◆ **Given information**
☆ ☆ ☆ ☆
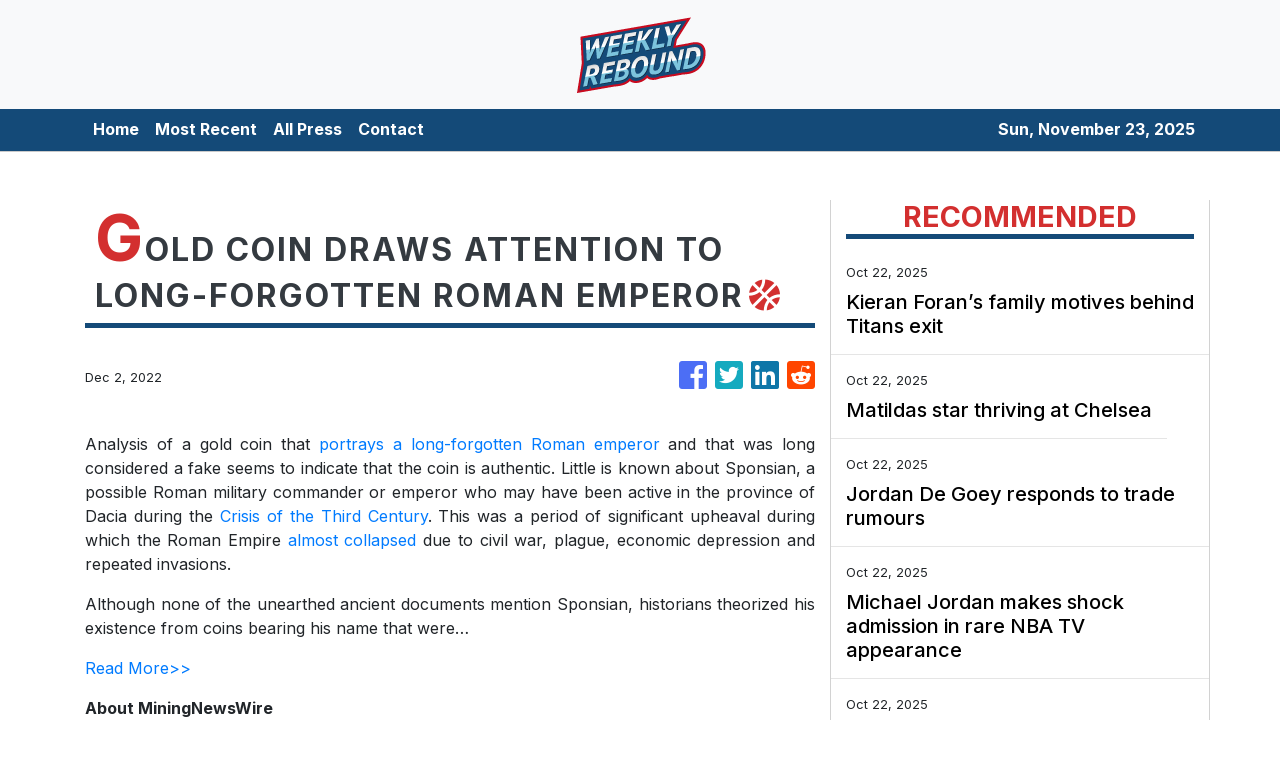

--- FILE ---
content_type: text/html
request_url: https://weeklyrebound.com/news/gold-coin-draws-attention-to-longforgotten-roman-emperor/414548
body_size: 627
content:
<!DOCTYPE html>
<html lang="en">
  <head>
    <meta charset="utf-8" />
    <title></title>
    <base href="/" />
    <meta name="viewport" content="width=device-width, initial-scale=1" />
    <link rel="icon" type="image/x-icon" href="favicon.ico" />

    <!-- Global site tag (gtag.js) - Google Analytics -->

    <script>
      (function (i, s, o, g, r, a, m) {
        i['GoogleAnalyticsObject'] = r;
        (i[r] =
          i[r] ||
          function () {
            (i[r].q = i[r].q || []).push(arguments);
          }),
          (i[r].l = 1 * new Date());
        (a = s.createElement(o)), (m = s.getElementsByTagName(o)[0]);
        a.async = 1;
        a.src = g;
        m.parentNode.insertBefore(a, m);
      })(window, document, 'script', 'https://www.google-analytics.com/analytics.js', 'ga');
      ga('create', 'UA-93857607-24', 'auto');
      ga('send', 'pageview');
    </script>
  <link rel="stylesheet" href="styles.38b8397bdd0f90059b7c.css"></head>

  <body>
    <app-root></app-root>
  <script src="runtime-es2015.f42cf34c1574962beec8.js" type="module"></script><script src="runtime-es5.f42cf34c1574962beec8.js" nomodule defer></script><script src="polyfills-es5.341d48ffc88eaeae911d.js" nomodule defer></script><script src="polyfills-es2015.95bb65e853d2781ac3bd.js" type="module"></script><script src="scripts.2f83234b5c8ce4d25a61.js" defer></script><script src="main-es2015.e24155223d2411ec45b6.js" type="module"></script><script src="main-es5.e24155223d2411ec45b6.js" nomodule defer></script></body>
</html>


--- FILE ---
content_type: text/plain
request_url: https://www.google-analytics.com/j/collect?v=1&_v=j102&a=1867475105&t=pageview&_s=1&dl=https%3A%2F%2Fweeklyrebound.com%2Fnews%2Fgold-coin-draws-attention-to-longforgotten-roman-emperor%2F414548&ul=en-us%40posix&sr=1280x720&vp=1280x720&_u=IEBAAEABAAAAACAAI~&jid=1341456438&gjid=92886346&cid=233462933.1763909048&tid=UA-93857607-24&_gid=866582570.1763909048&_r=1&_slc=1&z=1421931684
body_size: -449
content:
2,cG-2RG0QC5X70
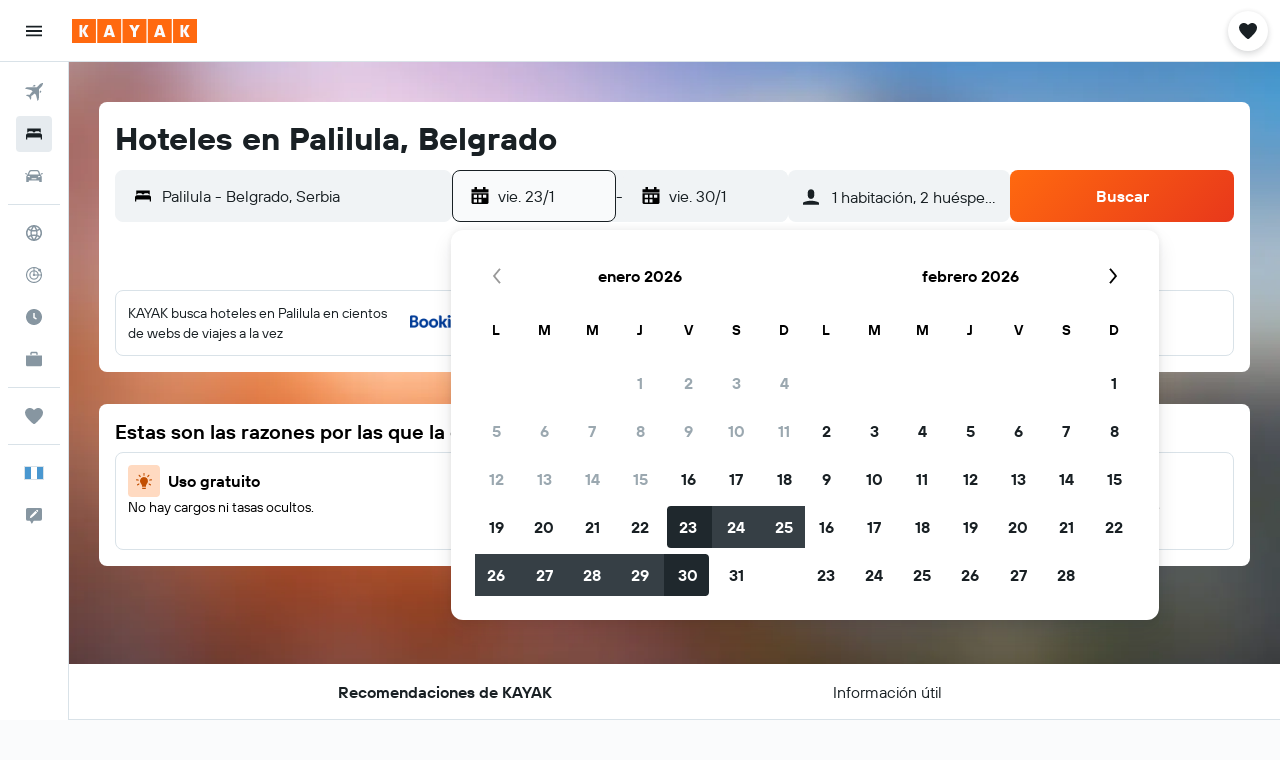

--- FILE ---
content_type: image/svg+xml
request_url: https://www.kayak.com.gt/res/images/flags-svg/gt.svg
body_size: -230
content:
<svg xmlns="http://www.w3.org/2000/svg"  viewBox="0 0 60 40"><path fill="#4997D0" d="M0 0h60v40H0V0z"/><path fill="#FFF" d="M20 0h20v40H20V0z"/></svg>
☆ ☆ ☆ ☆
◆ **Try it**
Which lines of the listing include the string "href"? Pull them out.

◆ **Result below**
    <base href="/" />
    <link rel="icon" type="image/x-icon" href="favicon.ico" />
  <link rel="stylesheet" href="styles.38b8397bdd0f90059b7c.css"></head>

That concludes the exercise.